George Soros: Sprengmeister mit globaler Wirkung

Der Börsenguru George Soros gehört zu den dreißig reichsten Menschen auf dem Planeten. Er spendet Milliarden für demokratische Zwecke und wird trotzdem als Weltverschwörer und Anzettler von globalen Krisen angeprangert. Er schwärmt für Ungleichgewichte und betrachtet das vereinte Deutschland als Gefahr. Das Porträt eines Mannes, der zwar eine offene Gesellschaft fordert, sich aber nicht gern in die Karten blicken lässt.

Am 19. März 1944 begann in Budapest das Jahr, das George Soros als das „glücklichste seines Lebens“ bezeichnet. Es war das Jahr der Naziherrschaft vor dem Kriegsende. „Sie müssen sich in meine Lage versetzen: Ein vierzehn Jahre alter Junge, der solch eine einmalige Zeit miterleben durfte, unter Anleitung seines Vaters, den er bewunderte. Das war alles sehr aufregend.“ Und das, obwohl überall Jagd auf Juden gemacht wurde, und eines Tages an einem Laternenpfahl mitten in Budapest zwei tote Juden hingen mit einem handgeschriebenen Schild darüber: „Das geschieht mit einem Juden, der sich versteckt.“ Ein Spiegel-Redakteur fragte Soros, ob ihn dieses Erlebnis nicht schockiert habe? „Schon, aber wir hatten Vorkehrungen getroffen.“

Der Multimilliardär George Soros ließ schon so manche Finanzbombe hochgehen.

Der Multimilliardär George Soros ließ schon so manche Finanzbombe hochgehen.

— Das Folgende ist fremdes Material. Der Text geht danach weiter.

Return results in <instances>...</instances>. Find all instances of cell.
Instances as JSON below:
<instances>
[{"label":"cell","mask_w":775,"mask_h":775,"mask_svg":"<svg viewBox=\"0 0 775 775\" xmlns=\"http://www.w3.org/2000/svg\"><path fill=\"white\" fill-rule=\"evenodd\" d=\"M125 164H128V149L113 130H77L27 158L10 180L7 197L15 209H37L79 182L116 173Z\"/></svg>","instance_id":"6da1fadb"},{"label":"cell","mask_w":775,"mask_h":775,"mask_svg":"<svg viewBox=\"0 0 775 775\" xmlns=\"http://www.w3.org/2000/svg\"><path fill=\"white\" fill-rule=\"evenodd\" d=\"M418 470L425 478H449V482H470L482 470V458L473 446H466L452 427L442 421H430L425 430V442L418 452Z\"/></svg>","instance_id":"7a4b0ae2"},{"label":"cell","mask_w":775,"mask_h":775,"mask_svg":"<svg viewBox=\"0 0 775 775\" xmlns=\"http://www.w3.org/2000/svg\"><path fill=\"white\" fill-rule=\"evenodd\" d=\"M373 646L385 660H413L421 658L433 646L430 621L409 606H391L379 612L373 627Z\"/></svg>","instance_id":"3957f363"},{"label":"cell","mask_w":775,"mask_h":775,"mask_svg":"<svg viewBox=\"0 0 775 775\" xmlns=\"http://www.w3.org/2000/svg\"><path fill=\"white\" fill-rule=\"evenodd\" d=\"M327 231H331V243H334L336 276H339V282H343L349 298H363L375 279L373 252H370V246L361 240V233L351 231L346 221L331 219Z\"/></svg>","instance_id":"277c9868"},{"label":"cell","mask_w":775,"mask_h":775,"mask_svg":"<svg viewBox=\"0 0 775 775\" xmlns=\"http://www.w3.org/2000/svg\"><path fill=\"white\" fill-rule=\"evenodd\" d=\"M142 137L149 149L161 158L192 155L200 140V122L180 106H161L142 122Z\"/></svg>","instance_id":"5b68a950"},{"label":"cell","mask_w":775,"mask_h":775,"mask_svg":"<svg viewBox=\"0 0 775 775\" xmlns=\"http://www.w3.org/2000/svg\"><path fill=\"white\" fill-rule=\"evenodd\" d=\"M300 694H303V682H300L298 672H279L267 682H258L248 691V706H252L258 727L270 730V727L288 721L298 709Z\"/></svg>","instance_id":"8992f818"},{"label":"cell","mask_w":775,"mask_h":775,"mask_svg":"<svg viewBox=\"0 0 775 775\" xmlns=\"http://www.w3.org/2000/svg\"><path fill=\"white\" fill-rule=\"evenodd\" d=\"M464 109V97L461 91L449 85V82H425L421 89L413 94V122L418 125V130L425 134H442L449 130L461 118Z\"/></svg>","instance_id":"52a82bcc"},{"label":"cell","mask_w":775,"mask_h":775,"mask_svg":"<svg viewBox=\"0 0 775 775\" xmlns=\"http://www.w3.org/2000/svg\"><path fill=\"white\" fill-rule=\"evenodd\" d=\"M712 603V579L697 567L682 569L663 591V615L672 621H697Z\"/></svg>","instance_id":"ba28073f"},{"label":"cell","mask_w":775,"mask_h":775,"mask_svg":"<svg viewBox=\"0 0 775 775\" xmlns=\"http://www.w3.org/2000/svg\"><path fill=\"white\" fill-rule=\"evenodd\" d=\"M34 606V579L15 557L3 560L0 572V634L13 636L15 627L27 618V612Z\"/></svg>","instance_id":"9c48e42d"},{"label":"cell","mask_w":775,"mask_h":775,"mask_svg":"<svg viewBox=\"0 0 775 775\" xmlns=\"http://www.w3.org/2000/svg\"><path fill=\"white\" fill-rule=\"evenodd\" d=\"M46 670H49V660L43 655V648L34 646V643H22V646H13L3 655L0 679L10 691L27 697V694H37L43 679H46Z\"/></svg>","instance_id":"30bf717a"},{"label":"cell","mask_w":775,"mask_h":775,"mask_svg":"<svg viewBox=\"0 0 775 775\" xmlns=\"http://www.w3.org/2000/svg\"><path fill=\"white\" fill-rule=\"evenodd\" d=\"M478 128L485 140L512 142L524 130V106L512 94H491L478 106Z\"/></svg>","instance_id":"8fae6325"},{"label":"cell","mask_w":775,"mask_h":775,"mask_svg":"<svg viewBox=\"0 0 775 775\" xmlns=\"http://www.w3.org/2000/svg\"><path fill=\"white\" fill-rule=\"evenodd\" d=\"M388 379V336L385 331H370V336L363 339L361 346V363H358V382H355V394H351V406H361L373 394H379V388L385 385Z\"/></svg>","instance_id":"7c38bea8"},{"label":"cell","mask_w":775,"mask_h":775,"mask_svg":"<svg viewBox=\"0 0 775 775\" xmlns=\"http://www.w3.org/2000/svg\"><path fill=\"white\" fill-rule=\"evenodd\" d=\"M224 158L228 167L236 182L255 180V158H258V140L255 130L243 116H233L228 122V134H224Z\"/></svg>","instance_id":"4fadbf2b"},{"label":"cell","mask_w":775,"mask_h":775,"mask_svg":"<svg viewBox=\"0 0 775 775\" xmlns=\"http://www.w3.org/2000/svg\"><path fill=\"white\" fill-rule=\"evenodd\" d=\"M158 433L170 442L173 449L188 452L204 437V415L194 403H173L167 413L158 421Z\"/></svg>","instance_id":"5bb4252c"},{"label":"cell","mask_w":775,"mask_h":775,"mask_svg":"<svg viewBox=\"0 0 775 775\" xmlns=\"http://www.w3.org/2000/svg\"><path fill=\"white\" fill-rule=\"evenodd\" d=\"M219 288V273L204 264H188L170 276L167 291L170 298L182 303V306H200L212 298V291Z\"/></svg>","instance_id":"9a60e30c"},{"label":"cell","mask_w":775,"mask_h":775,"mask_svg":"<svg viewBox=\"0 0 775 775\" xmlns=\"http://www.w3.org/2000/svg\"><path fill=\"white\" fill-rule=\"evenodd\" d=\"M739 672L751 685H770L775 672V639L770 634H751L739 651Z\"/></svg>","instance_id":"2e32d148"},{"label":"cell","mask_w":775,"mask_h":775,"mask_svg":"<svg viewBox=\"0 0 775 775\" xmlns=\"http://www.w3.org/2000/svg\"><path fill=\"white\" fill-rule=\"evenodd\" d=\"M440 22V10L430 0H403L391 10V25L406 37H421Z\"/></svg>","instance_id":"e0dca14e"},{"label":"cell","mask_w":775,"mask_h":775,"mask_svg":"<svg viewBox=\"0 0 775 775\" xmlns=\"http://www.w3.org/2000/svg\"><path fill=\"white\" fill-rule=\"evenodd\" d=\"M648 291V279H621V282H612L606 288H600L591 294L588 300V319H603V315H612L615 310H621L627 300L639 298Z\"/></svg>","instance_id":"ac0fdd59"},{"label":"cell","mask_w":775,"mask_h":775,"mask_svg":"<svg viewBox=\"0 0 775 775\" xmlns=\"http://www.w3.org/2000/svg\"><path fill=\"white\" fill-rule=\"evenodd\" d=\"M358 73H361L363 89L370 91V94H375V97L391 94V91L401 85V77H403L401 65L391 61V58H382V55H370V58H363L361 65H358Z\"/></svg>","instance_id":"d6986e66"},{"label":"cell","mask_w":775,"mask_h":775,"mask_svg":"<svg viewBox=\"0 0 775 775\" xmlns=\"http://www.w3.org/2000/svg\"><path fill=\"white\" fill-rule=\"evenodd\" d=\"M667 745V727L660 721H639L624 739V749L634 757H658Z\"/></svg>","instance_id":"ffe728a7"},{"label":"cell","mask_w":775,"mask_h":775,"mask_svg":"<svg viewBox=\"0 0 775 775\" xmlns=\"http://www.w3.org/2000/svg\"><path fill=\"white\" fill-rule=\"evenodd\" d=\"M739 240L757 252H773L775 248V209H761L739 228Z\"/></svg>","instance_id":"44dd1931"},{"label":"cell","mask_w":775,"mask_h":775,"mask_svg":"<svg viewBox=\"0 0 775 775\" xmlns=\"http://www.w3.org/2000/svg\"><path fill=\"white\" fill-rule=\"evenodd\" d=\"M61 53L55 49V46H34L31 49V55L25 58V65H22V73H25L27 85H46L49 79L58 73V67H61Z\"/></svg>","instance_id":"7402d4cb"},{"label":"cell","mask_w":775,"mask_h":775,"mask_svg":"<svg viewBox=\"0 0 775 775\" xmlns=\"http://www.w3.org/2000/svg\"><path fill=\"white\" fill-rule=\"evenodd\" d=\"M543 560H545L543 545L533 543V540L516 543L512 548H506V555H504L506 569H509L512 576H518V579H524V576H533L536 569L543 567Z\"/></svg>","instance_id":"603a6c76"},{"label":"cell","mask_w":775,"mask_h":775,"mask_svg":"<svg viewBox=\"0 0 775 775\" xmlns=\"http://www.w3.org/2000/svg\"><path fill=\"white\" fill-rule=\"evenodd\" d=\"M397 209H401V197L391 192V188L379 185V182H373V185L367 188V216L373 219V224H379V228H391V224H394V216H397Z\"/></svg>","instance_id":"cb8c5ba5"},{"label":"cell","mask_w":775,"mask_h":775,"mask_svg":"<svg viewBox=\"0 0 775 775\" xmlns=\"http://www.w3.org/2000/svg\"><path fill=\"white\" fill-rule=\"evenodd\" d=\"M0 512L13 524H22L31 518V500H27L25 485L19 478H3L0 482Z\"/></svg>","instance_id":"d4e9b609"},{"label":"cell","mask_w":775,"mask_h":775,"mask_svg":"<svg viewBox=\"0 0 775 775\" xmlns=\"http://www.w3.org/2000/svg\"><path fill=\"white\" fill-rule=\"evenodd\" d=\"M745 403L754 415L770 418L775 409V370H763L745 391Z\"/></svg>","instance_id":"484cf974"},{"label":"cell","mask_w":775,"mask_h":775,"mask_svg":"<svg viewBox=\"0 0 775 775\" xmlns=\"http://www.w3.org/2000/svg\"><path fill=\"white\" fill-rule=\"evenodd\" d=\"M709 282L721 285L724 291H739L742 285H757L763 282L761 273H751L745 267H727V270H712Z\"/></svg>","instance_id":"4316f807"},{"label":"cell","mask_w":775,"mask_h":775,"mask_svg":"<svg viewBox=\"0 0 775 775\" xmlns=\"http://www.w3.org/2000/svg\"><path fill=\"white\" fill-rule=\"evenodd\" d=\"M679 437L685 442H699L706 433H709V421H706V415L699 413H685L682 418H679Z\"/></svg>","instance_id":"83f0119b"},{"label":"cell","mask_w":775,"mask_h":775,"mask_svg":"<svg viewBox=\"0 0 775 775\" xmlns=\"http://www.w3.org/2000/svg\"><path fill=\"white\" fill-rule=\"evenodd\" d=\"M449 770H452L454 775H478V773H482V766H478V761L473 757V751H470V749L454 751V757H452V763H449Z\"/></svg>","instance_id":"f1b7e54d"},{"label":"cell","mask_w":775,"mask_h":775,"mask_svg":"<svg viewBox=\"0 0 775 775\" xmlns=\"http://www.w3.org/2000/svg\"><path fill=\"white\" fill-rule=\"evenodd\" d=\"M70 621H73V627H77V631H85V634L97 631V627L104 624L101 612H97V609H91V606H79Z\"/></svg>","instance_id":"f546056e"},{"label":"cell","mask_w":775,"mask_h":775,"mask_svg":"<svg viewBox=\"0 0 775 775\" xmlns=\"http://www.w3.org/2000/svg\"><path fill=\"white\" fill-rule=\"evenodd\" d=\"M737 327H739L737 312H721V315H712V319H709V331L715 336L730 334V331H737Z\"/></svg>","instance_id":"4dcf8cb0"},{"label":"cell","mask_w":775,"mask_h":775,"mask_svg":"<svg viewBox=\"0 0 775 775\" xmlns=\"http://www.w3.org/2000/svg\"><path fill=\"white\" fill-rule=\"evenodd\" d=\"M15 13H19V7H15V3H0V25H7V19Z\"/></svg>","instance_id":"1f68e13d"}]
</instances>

Bereits als Jugendlicher war George Soros geradezu fasziniert von der Unsicherheit jener Tage, jenem später von ihm viel beschworenen „Ungleichgewicht“, das in sich die Chance für große Veränderungen berge. Die ungarische Journalistin Krisztina Koenen bemerkt in ihrem Soros-Buch dazu: „Man wird gewiss nur wenige Juden in Europa finden, die mit einem ähnlichen Enthusiasmus über diese Jahre sprechen könnten.“Dabei kannte der Soros-Junge durchaus Angst, wenn es um seine eigene Person ging. Bei deutschen Polizeikontrollen machte er jedes Mal beinahe in die Hose, obwohl er gefälschte Papiere bei sich trug, die ihn als Christ auswiesen. „Ich passte immer sehr genau auf, dass mir niemand beim Pinkeln zuschaute, schließlich war ich als jüdischer Junge beschnitten.“ Zu den Vorkehrungen, die sein Vater schon früh traf, gehörte die Namensänderung. Soros entstammt einer begüterten, nicht religiösen Familie. Seine Mutter empfand das Jüdischsein als Stigma. Auch deswegen hatte sich der Vater, ein prominenter Anwalt und Esperanto-Schriftsteller1 , schon 1936 dazu entschlossen, den Familiennamen Schwartz in das ungarisch klingende Sorosz ändern zu lassen. Tatsächlich aber ist „Sorosz“ ein dem Esperanto entlehntes Kunstwort und bedeutet „nach oben gelangen“ oder „aufsteigen“. So wurde aus dem am 12. August 1930 in Budapest geborenen György Schwartz George Soros, der sich heute als „staatenloser Staatsmanns“ aufführt und ganze Nationen auf seinen internationalistischen Kurs zwingt.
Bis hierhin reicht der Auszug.